Saturday, March 8, 2014

Little Ashes - Paul Morrison

While mainstream critics and the public at large think that Little Ashes is a bad movie,  Roger Ebert and the Gay and Lesbian Association Against Defamation think it's great. Little Ashes is a low-budget movie that speculates about the intimate relation between Salvador Dalí and Federico García Lorca, and Luis Buñuel's homophobia. For many modern audiences, for whom these three names mean nothing, Little Ashes is the love story of two homosexual artists in Madrid.

As you will be able to discover throughout the movie and confirm in the last scenes, this was an extremely low cost movie and never made it to the big theaters. As a society, we are not ready yet to leave the old Hollywood stories and stereotypes. This is pitiful: the reason why movies are dying and series are thriving is because we are getting tired of the same old stories even though we are not ready to discover new topics.

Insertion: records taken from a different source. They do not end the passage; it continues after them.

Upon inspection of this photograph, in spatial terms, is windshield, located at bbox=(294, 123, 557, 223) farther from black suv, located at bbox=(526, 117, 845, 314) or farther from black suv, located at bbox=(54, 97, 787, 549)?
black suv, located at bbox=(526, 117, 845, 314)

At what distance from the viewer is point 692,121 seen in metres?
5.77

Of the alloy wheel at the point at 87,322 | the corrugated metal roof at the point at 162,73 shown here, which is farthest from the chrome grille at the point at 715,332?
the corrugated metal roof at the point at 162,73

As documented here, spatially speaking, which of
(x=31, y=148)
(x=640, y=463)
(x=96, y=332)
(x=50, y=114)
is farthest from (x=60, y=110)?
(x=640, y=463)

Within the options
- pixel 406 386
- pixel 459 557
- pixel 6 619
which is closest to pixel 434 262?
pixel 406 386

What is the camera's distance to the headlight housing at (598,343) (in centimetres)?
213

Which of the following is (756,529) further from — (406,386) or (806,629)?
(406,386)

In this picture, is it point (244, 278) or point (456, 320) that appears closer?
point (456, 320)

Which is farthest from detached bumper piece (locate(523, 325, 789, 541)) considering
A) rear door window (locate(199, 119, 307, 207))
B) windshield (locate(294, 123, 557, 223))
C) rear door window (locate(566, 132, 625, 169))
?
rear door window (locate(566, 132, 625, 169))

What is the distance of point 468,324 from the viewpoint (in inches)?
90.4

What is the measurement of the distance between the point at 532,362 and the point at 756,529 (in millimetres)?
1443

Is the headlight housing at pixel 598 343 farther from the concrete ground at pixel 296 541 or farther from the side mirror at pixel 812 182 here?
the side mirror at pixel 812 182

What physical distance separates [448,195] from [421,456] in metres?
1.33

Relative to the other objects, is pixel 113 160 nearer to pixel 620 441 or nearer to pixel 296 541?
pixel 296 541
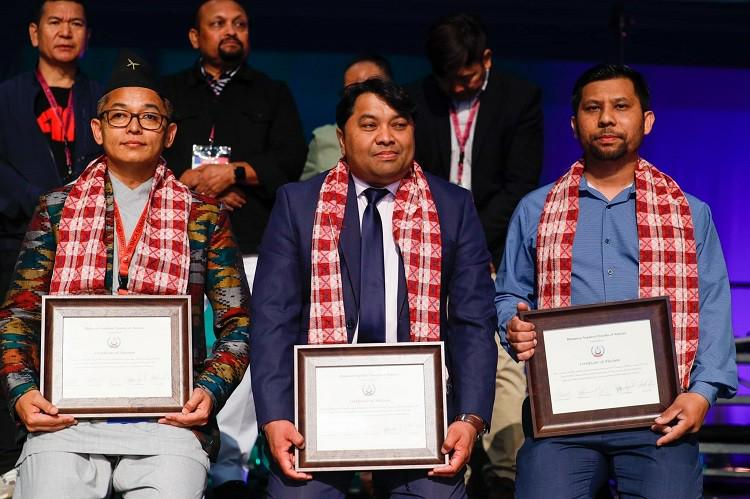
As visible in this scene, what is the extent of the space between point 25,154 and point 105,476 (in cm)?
204

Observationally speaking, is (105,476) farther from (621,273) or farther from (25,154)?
(25,154)

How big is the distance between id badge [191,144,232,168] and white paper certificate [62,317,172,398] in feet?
5.79

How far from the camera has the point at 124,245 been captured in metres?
4.30

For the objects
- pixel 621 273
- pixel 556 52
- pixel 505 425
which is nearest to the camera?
pixel 621 273

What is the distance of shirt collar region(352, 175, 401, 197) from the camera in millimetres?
4383

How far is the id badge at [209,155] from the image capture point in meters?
5.65

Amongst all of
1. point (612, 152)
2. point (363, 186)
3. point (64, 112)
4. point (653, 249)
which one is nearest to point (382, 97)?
point (363, 186)

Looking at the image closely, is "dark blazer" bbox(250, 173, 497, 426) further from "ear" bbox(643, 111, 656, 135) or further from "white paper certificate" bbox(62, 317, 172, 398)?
"ear" bbox(643, 111, 656, 135)

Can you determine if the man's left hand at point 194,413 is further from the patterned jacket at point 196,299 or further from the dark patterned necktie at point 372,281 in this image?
the dark patterned necktie at point 372,281

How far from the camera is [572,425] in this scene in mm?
4043

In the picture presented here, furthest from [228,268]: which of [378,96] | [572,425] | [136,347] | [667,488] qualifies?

Hollywood should start funding and pushing movies like Little Ashes in theaters, otherwise movie-making and Hollywood as we know it will die.

 I recommend this movie: the characters are really well developed, which is the least you can ask in a movie with so many financial limitations. Also, it offers a window to one of the most prolific and controversial periods of Spain's culture; hopefully people will read Garcia Lorca or watch Buñuel films afterwards.